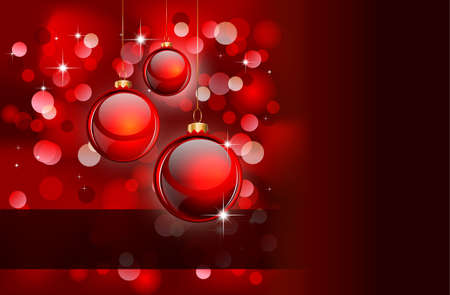 Elegant Christmas Backgruond with Golden details Vector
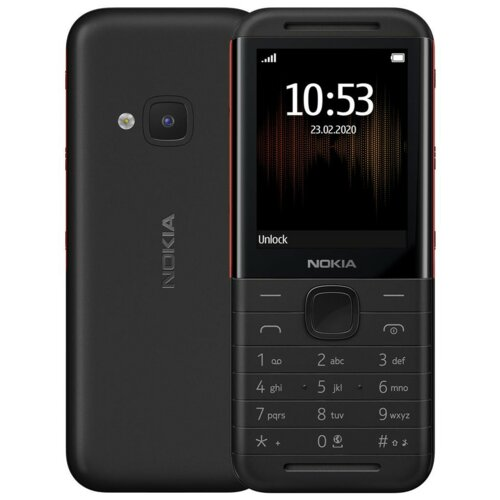 Telefon NOKIA 5310 Dual SIM Czarny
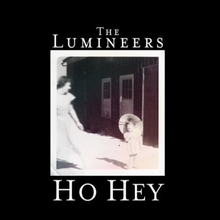 LUMINEERS: Ho Hey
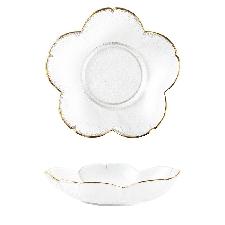 Bol en verre à motif de marteau   Phnom européen de bol en verre, assiette occidentale, bol de riz, maison bol de salade, assiette de gâteau aux fruit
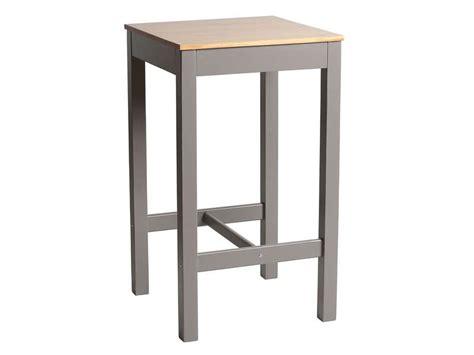 table haute cuisine conforama table haute 60x60 cm bruges coloris gris chêne vente de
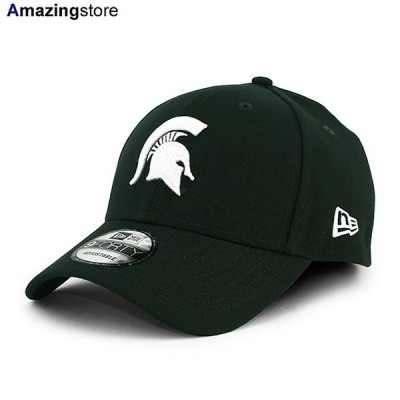 ニューエラ 9FORTY ミシガンステイト スパルタンズ 【NCAA THE LEAGUE ADJUSTABLE CAP/GREEN】 NEW ERA MICHIGAN STATE SPARTANS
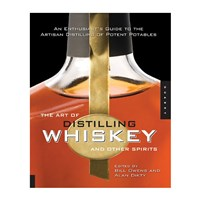 Art of Distilling Whisky and Other Spirits /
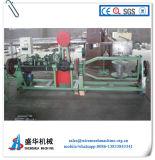 Doppelte Strang-Stacheldraht-Ineinander greifen-Maschine/Stacheldraht, der Maschine herstellt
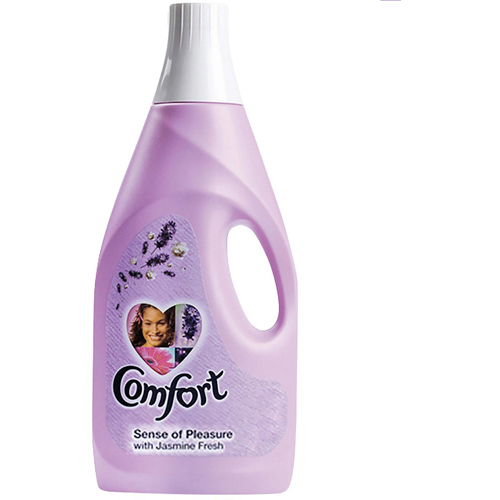 Comfort F.Softener Sense Of Pleasure - 2ltr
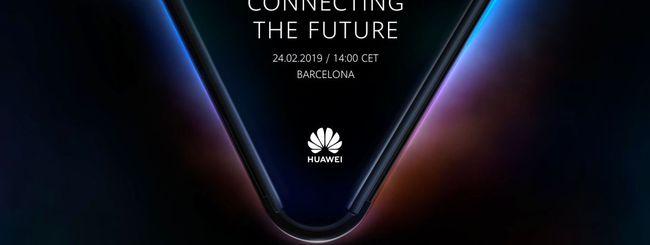 Smartphone pieghevole Huawei, prima foto ufficiale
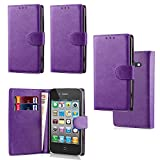 Apple iPhone 4 4S 4G Luxury PU Leather Wallet Cover Flip book Phone Mobile case PU Leather Flip Case Cover (iPhone 4 4S 4G purple bk)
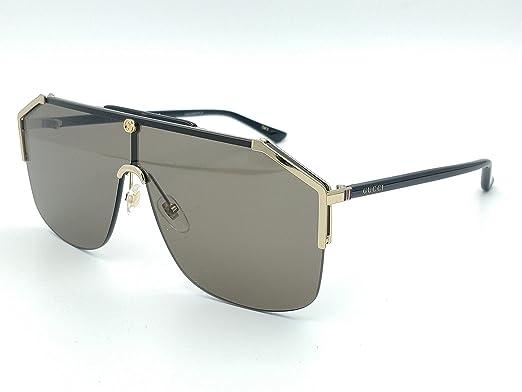 23ab2ee364eef Lunettes de soleil Gucci GG 002  Amazon.fr  Vêtements et accessoires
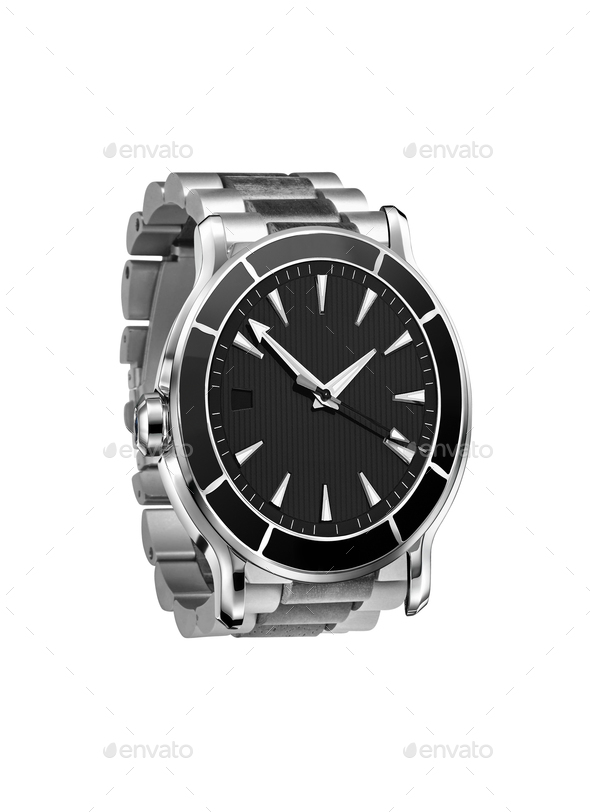 Watch Isolated on white background - Stock Photo - Images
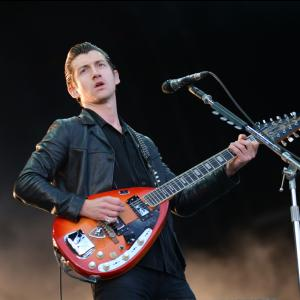 limited tickets on sale for previously 'sold out' Arctic Monkeys and Liam Gallagher days at TRNSMT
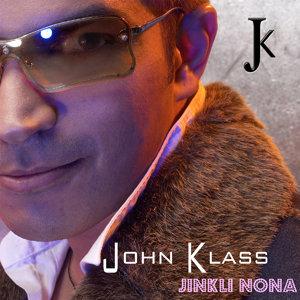 John Klass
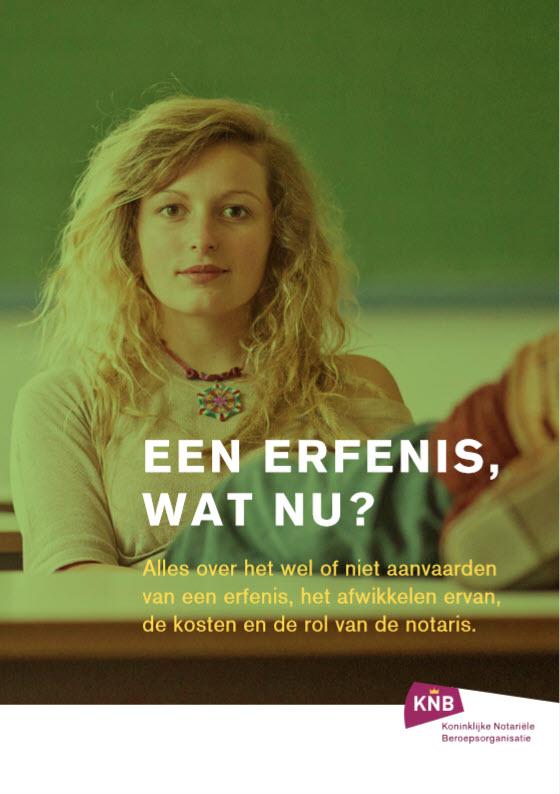 brochure_een_erfenis_wat_nu
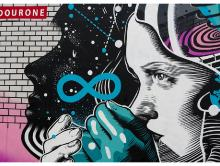 Duorone Street Art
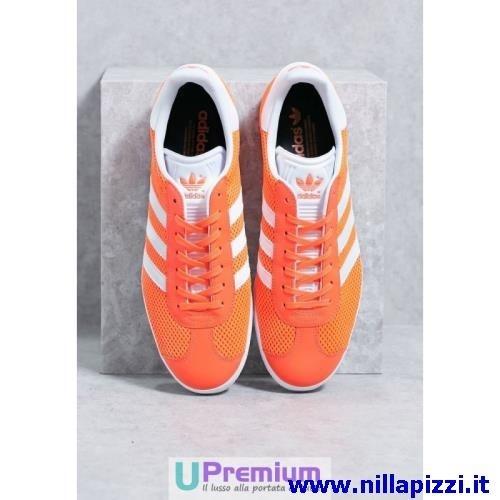 DjinnsEasyrun Full Effect Sneaker - Zapatillas de casa Hombre , color multicolor, talla 44 EU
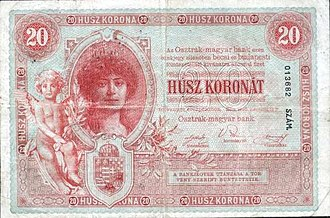 Banknotes of the Austro-Hungarian krone - Image: AHK 20 1900 reverse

* **What is being asked**: The lines from the one holding "brochure_een_erfenis_wat_nu" through the end of the material above are to be echoed exactly, both ends included. Do not include pictures.

* **Reply to the exercise**:
 brochure_een_erfenis_wat_nu
 Duorone Street Art
 DjinnsEasyrun Full Effect Sneaker - Zapatillas de casa Hombre , color multicolor, talla 44 EU
 Banknotes of the Austro-Hungarian krone - Image: AHK 20 1900 reverse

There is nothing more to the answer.